Ja, beides ist Teil des Tickets und wird nicht erst im Nachhinein verkauft - was in dieser Branche nicht selbstverständlich ist.
Wo sind die Kameras?
Fest installierte Kameras erfassen die Plattform und den Fall, dazu filmt das Team an der Kante. Der beste Blickwinkel kommt von unten nach oben.
Kann ich meine eigene Kamera mitnehmen?
Nein.
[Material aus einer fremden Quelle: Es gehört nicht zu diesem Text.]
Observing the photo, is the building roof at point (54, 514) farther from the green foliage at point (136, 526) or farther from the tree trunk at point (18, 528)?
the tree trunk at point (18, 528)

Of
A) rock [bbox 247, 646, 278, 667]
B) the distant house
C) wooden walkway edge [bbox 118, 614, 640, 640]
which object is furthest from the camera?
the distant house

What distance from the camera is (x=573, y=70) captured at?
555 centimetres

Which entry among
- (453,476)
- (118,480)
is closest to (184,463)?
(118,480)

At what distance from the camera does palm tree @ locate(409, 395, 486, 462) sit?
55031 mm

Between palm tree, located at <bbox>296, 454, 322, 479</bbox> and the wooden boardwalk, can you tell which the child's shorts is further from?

Es gibt keinen sicheren Platz dafür, Sie werden kopfüber gedreht und stark abgebremst, und darunter fließt ein Fluss.
Was passiert mit meinem Handy?
Es kommt vor dem Anlegen des Gurts zusammen mit Uhren, Schmuck und allem aus Ihren Taschen in ein Schließfach oder zu jemandem aus Ihrer Gruppe.
Was soll ich mit meinen Armen machen?
Nach außen und weit auseinander. Der Instinkt ist, sich festzuklammern, was ein Foto von jemandem ergibt, der zusammengerollt von einer Brücke fällt.
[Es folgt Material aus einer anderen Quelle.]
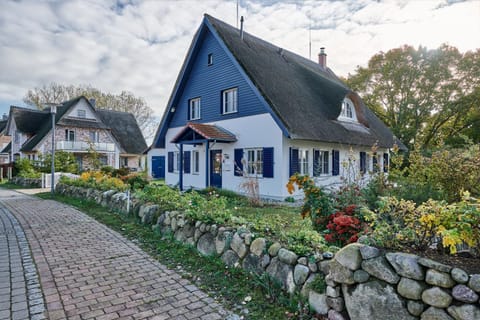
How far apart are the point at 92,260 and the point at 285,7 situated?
1024 cm

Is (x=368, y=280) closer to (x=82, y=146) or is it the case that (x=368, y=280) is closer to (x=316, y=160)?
(x=316, y=160)

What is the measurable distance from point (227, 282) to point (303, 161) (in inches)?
365

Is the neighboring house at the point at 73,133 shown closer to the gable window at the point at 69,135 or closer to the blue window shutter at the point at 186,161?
the gable window at the point at 69,135

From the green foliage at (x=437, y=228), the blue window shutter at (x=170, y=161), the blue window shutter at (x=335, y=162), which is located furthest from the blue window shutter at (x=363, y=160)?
the green foliage at (x=437, y=228)

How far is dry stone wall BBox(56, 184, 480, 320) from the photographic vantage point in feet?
7.56

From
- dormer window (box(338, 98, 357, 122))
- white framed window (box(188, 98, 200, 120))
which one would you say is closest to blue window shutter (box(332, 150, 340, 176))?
dormer window (box(338, 98, 357, 122))

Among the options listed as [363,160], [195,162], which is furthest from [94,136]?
[363,160]

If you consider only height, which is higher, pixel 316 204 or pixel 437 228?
pixel 437 228

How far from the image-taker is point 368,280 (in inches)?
108

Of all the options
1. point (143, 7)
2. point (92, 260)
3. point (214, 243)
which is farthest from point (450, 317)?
point (143, 7)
Sollte ich einen Schwalbensprung versuchen?
Nur wenn Sie es an der Kante sagen und sich vom Team anleiten lassen. Improvisieren Sie keinen. Die meisten Neulinge treten einfach vor, und die Bilder werden gut.
Wie erhalte ich die Dateien?
Danach vor Ort über das System des Veranstalters. Laden Sie sie herunter, bevor Sie das Land verlassen, statt sich später auf einen Link zu verlassen.
Lohnt sich das Video wirklich?
Mehr als die meisten Souvenirmedien, denn an den Fall selbst werden Sie sich nicht klar erinnern. Das Foto Ihres eigenen Gesichts am Rand ist oft das, was die Leute behalten.